** 书面练习 1 **
请列出下方引文代码中用 new 创建了实例的全部类名。

** 引文 **
聊聊flink如何兼容StormTopology

本文主要研究一下flink如何兼容StormTopology

实例

    @Test
    public void testStormWordCount() throws Exception {
        //NOTE 1 build Topology the Storm way
        final TopologyBuilder builder = new TopologyBuilder();
        builder.setSpout("spout", new RandomWordSpout(), 1);
        builder.setBolt("count", new WordCountBolt(), 5)
                .fieldsGrouping("spout", new Fields("word"));
        builder.setBolt("print", new PrintBolt(), 1)

** 条目清单 **
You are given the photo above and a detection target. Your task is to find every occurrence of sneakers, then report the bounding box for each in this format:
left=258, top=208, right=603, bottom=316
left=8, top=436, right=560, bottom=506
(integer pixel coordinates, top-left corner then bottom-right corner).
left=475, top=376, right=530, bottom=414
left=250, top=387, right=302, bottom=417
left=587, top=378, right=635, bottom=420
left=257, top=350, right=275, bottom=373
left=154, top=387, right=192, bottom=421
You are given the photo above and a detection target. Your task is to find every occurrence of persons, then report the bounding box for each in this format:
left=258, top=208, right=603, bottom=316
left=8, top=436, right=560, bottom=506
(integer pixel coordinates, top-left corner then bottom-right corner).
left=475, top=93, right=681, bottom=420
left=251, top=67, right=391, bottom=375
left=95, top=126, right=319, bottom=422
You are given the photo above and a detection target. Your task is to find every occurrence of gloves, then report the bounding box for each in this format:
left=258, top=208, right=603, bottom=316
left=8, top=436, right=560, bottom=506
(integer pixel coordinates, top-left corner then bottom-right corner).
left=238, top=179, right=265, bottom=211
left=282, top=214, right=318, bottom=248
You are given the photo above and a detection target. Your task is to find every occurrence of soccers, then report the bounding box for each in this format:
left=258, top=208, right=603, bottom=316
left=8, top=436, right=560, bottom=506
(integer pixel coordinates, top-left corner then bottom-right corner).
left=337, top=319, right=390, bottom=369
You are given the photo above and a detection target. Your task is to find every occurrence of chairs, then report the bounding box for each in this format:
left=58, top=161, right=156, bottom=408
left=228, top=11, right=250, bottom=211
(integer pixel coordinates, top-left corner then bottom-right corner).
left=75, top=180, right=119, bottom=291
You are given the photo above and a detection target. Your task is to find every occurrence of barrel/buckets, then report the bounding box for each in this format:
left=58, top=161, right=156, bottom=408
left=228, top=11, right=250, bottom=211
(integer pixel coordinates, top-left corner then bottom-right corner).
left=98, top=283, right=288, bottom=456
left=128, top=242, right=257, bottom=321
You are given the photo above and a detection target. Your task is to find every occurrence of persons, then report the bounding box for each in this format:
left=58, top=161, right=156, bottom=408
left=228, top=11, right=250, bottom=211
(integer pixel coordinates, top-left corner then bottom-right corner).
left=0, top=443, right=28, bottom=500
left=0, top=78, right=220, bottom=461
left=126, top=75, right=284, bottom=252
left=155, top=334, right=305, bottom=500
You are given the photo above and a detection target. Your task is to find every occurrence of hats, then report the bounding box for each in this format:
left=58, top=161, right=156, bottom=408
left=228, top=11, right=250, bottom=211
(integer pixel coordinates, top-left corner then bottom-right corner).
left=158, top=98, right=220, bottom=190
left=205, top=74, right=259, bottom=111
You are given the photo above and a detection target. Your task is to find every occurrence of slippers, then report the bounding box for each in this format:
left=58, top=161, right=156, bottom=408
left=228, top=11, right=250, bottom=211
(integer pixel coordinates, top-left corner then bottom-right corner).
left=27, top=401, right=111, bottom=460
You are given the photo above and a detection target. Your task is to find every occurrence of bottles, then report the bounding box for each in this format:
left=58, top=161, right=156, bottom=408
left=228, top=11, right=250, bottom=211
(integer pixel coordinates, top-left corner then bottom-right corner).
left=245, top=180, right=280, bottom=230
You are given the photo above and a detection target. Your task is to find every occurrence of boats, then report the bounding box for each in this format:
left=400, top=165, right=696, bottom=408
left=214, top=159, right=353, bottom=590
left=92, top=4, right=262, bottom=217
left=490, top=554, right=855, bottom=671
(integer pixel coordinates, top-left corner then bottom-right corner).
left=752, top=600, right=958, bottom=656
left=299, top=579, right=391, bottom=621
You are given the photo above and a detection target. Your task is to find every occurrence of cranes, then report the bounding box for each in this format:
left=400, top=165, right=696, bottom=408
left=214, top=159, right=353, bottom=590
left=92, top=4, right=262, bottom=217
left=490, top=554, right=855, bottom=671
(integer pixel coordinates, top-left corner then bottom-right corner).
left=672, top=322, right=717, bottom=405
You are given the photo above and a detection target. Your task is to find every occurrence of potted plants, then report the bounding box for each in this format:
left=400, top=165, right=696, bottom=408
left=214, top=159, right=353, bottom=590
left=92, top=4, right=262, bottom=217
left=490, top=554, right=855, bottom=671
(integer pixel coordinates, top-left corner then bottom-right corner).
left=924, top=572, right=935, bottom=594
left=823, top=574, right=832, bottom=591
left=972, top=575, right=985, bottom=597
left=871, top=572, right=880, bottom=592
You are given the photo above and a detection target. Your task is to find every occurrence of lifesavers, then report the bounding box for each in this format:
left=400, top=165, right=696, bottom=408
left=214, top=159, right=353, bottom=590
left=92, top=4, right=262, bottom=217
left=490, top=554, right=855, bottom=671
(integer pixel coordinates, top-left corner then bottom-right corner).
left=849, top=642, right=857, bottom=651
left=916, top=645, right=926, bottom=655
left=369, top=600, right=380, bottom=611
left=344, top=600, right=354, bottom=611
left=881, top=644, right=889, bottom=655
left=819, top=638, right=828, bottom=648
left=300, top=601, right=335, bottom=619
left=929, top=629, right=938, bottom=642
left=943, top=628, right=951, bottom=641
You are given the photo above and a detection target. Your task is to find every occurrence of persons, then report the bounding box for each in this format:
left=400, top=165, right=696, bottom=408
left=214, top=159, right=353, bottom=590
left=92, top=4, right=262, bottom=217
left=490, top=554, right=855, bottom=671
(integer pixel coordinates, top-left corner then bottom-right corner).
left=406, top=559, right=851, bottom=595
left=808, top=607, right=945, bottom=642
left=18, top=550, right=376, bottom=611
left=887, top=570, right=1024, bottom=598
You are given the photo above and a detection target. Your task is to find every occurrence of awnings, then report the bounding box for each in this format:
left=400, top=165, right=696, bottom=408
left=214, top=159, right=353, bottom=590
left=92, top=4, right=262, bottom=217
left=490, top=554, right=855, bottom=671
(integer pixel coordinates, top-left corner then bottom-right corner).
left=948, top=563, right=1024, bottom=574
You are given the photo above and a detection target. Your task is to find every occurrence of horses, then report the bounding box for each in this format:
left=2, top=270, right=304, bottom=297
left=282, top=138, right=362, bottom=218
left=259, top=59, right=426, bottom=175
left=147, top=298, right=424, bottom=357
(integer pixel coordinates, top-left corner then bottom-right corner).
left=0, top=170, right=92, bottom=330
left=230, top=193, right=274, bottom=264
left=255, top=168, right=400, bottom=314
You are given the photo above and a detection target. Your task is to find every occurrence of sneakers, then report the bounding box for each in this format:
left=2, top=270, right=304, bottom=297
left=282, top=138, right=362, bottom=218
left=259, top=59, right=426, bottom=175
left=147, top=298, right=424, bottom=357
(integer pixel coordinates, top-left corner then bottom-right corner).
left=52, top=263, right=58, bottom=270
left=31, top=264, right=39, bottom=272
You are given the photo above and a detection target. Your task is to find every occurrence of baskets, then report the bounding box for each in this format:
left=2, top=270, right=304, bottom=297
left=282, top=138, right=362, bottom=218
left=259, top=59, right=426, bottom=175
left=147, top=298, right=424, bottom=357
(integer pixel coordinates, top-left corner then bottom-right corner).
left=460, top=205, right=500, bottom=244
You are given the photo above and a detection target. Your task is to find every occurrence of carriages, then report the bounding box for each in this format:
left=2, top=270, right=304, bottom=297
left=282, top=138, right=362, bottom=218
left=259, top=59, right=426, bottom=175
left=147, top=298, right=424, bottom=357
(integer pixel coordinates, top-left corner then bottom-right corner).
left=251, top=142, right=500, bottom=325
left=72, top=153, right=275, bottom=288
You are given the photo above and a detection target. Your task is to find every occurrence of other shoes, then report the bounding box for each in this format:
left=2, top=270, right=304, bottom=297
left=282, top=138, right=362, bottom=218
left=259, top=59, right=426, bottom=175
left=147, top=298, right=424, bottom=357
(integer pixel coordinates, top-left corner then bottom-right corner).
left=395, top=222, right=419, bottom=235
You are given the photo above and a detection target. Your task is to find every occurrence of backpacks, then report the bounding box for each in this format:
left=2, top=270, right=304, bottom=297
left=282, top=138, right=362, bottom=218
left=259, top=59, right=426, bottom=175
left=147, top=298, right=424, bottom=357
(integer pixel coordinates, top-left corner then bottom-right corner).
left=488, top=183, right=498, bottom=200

** 书面练习 2 **
把条目中从含有“of awnings, then”的那一行开始、到含有“left=948, top=563, right=1024, bottom=574”的那一行结束的部分照原样抄写出来，首尾两行都要包括。

** 参考答案 1 **
TopologyBuilder
RandomWordSpout
WordCountBolt
Fields
PrintBolt

** 参考答案 2 **
You are given the photo above and a detection target. Your task is to find every occurrence of awnings, then report the bounding box for each in this format:
left=400, top=165, right=696, bottom=408
left=214, top=159, right=353, bottom=590
left=92, top=4, right=262, bottom=217
left=490, top=554, right=855, bottom=671
(integer pixel coordinates, top-left corner then bottom-right corner).
left=948, top=563, right=1024, bottom=574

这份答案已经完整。